マイクロエンボス加工によって微細な凹凸をシート表面に形成すると、干渉光によってホログラフィー効果を有することが公知である(例えば、非特許文献1参照)。そして、ホログラフィーパターンを含む印刷が可能なマイクロエンボス加工が施されたシートが公知である(例えば、特許文献1及び2参照)。これらシートは、ホログラフィー効果を発現するようなマイクロエンボス加工部位を有する。
商業印刷物の生産は、オフセット印刷機を用いる印刷が主流である。オフセット印刷は平版印刷ともいわれ、平版にインキと給湿液と供給して印刷する方式である。
特開2014−530815号公報 米国特許第5756183号明細書
「多様なホログラム」(植田健治著、日本印刷学会誌、第40巻第2号、23〜26頁、2003年)
エンボス加工によってホログラフィー効果を得るためには、樹脂層を設けて該樹脂層にエンボス加工する方法、箔押しによりエンボス加工面を付与して形成する方法が一般的である。原紙と、前記原紙上に白色顔料及びバインダーを少なくとも含有する1層の塗工層とからなる塗工紙において、ホログラフィー効果を発現するような微細な凹凸を塗工層に有するようなものは存在しない。理由は、原紙の低い平滑性によって、エンボス加工によって有効な凹凸が形成され難いためである。すなわち、干渉光を生じるような面状に整った凹凸が得られない。
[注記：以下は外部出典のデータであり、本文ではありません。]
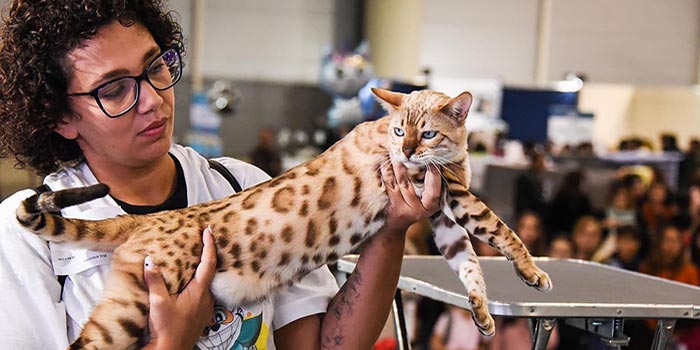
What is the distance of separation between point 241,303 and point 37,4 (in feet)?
1.86

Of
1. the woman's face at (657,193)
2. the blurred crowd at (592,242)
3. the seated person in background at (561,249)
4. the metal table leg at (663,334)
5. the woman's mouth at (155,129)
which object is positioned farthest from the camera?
the woman's face at (657,193)

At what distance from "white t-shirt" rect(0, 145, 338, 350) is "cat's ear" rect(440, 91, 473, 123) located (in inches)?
16.9

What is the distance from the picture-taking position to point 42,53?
57.7 inches

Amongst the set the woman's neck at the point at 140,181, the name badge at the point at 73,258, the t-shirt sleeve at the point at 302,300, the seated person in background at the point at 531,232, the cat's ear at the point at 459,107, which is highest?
the cat's ear at the point at 459,107

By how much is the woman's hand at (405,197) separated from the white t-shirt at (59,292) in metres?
0.25

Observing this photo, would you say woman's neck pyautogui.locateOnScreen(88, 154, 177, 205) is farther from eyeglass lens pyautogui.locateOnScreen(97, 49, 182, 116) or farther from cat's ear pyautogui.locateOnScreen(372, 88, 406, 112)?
cat's ear pyautogui.locateOnScreen(372, 88, 406, 112)

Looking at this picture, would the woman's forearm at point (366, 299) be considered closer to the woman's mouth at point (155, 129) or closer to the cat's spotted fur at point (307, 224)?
the cat's spotted fur at point (307, 224)

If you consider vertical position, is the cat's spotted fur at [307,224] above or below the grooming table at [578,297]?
above

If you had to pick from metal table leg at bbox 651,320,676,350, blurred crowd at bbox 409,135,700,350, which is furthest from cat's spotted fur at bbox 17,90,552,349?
blurred crowd at bbox 409,135,700,350

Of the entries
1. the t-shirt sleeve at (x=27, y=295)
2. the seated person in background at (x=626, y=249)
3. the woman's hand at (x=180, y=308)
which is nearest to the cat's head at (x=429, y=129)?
the woman's hand at (x=180, y=308)

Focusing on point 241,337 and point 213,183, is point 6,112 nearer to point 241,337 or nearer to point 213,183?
point 213,183

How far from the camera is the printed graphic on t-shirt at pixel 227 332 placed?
1.49 meters

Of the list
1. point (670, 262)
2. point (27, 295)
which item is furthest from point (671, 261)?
point (27, 295)

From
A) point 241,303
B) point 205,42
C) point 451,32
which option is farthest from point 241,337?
point 451,32
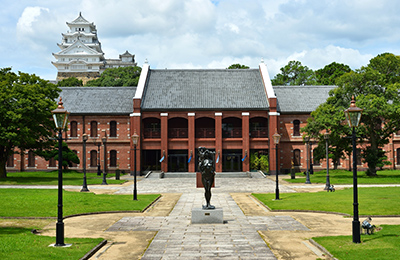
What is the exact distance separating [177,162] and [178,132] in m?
3.63

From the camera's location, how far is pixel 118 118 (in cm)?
5162

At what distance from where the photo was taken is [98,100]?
53.3 metres

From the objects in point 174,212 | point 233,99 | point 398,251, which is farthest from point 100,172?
point 398,251

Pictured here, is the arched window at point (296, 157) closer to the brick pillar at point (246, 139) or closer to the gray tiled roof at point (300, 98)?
the gray tiled roof at point (300, 98)

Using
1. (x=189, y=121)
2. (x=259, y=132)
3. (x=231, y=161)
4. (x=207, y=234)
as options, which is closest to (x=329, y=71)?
(x=259, y=132)

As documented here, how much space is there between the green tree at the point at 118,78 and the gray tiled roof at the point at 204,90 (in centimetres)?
3361

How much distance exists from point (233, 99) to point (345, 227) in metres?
35.9

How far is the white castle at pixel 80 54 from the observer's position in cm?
11931

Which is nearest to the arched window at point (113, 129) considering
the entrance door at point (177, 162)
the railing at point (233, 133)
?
the entrance door at point (177, 162)

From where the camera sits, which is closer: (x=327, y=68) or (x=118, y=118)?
(x=118, y=118)

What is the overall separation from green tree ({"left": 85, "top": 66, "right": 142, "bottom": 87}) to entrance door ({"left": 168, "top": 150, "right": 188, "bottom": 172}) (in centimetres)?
4033

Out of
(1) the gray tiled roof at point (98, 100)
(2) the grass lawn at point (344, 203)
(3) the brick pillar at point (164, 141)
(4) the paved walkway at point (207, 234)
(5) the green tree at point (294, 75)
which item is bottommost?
(4) the paved walkway at point (207, 234)

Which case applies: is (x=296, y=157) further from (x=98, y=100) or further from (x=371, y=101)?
(x=98, y=100)

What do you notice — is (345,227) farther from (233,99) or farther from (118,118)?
(118,118)
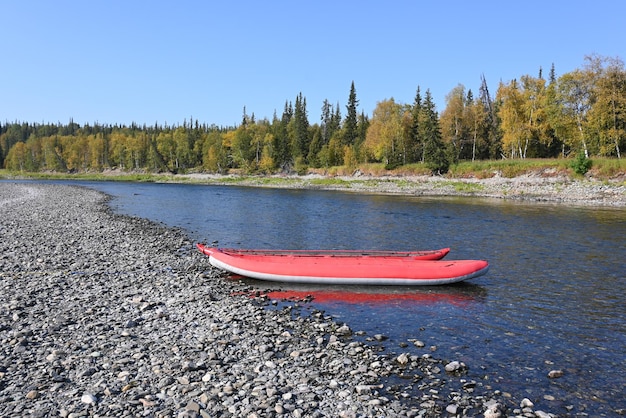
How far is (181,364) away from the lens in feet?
27.8

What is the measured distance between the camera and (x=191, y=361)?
870 centimetres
そのために、ホログラフィー効果が発現しない場合が多い。又はホログラフィー効果を発現できても、印刷後では、インキや給湿液の影響によって凹凸が崩れてホログラフィー効果が消滅する場合が多い。従来は、樹脂層及び箔押しによって面状に整った凹凸を得ている。
特許文献1のシートでは非水溶性の熱可塑性ビヒクルを多く含む層によって、特許文献2のシートでは架橋されたシーリング層によって、ホログラフィー効果が発現するエンボス加工を達成する。しかしながら、これらシートは、熱可塑性ビヒクルを多く含む層及び架橋されたシーリング層によってむしろ印刷時のインキ乾燥性が悪く、その結果、商業印刷として印刷適性に問題がある。例えば、インキ乾燥性が低下すると、インキ汚れが発生し易い。また、インキ乾燥性が悪いと、商業印刷として生産性に劣って好ましくない。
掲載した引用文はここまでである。